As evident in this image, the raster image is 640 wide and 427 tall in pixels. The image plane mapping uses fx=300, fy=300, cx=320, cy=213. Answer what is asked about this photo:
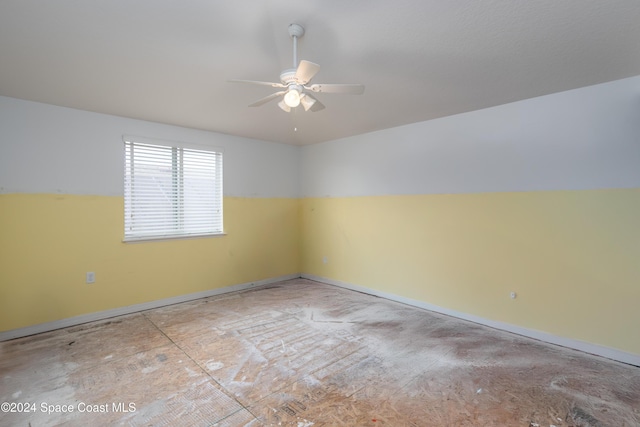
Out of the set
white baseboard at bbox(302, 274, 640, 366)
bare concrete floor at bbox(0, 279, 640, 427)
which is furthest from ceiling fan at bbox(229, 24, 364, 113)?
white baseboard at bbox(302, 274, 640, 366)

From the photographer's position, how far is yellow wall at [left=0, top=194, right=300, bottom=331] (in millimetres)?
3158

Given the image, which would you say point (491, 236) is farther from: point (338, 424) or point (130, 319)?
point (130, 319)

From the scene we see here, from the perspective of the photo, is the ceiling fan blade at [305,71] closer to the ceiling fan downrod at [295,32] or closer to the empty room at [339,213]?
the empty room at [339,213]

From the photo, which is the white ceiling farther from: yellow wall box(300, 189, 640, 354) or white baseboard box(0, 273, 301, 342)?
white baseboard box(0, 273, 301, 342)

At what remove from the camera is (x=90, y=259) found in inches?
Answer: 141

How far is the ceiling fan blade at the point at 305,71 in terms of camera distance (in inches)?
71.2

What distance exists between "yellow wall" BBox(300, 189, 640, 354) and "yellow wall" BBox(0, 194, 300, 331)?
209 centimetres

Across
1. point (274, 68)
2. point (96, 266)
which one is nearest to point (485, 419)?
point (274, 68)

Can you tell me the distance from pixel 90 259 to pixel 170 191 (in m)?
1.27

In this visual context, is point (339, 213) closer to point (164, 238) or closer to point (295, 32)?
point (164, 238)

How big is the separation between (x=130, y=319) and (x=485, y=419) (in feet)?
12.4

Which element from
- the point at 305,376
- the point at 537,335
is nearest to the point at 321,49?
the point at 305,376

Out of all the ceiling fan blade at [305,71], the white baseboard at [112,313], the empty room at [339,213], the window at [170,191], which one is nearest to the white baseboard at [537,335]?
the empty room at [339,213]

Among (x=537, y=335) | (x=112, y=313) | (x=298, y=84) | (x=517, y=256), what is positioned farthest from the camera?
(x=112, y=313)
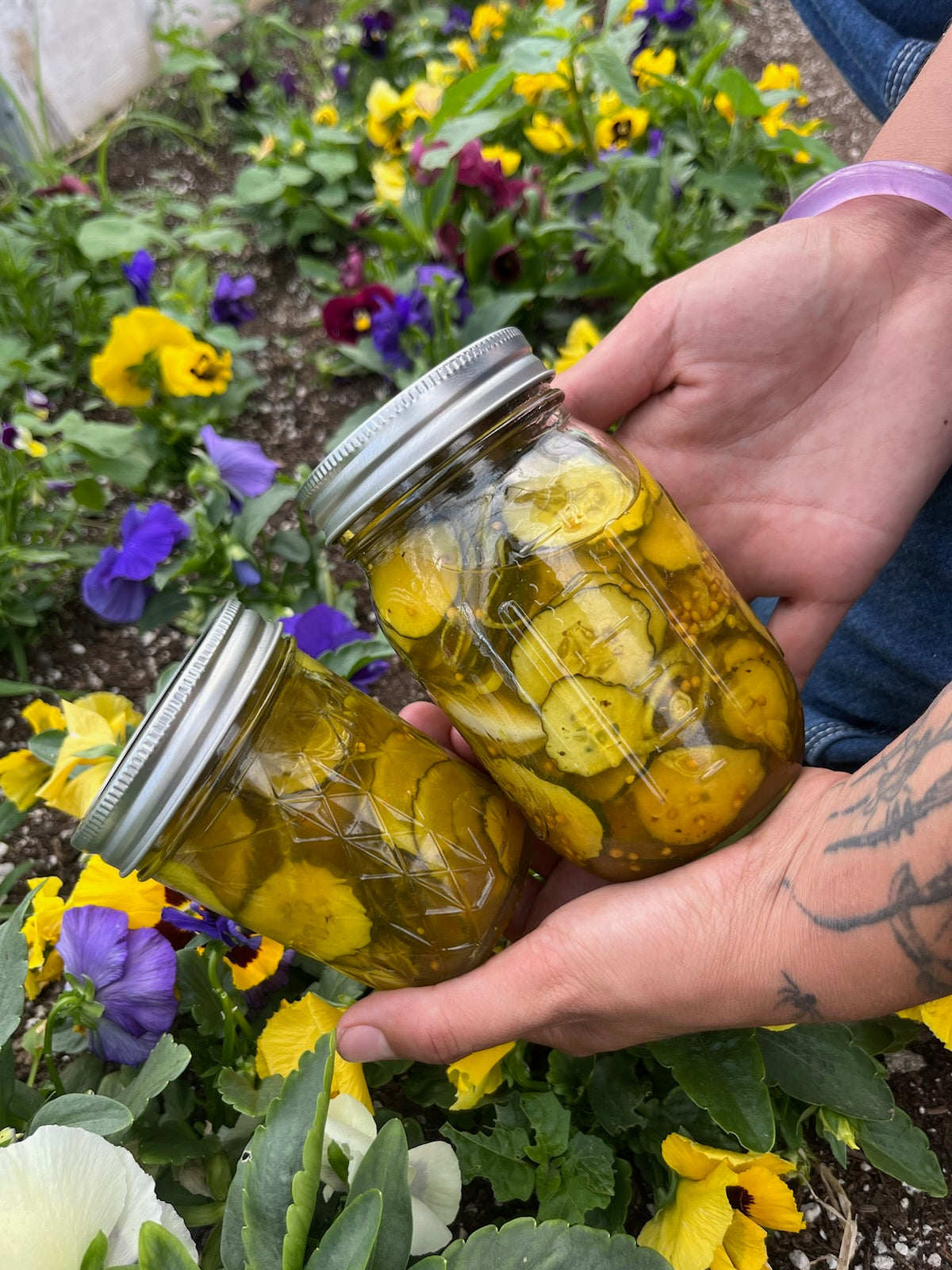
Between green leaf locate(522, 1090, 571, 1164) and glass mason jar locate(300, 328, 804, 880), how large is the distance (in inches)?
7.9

______

Aim =>
The pictures should not be reproduced; quote all of the other material exactly.

Written reply =>
As evident in this image, the raster image is 640 wide and 427 tall in pixels. The image plane mapping uses fx=300, fy=300, cx=320, cy=213. Answer what is asked about this photo:
Out of the set
white baseboard at bbox(302, 274, 640, 366)
bare concrete floor at bbox(0, 279, 640, 427)
which is furthest from ceiling fan at bbox(229, 24, 364, 113)?
white baseboard at bbox(302, 274, 640, 366)

From the photographer's position, how far is yellow wall at [left=0, top=194, right=300, bottom=331] (in millimetres)?
3158

Given the image, which would you say point (491, 236) is farther from: point (338, 424) or point (130, 319)?
point (130, 319)

From the scene we see here, from the perspective of the photo, is the ceiling fan blade at [305,71] closer to the ceiling fan downrod at [295,32] or closer to the empty room at [339,213]?
the empty room at [339,213]

From the photo, which is the white ceiling farther from: yellow wall box(300, 189, 640, 354) or white baseboard box(0, 273, 301, 342)?
white baseboard box(0, 273, 301, 342)

At what remove from the camera is (x=90, y=259) found in inches?
Answer: 141

How far is the ceiling fan blade at the point at 305,71 in terms of camera distance (in inches)?
71.2

What distance exists between "yellow wall" BBox(300, 189, 640, 354) and "yellow wall" BBox(0, 194, 300, 331)?
209 centimetres

Across
1. point (274, 68)
2. point (96, 266)
which one is nearest to point (485, 419)?
point (274, 68)

Can you tell me the distance from pixel 90 259 to pixel 170 191 (in m)?
1.27

In this visual context, is point (339, 213) closer to point (164, 238) or closer to point (295, 32)?
point (164, 238)

How big is the separation between (x=130, y=319) and (x=485, y=419) (in feet)?
12.4

Which element from
- the point at 305,376
- the point at 537,335
is nearest to the point at 321,49?
the point at 305,376

Out of all the ceiling fan blade at [305,71], the white baseboard at [112,313], the empty room at [339,213], the window at [170,191], which one is nearest to the white baseboard at [537,335]?
the empty room at [339,213]

Among (x=537, y=335) | (x=112, y=313) | (x=298, y=84) | (x=517, y=256), what is positioned farthest from the camera?
(x=112, y=313)
Between green leaf locate(522, 1090, 571, 1164) and glass mason jar locate(300, 328, 804, 880), how large is the distance (in inches)?
7.9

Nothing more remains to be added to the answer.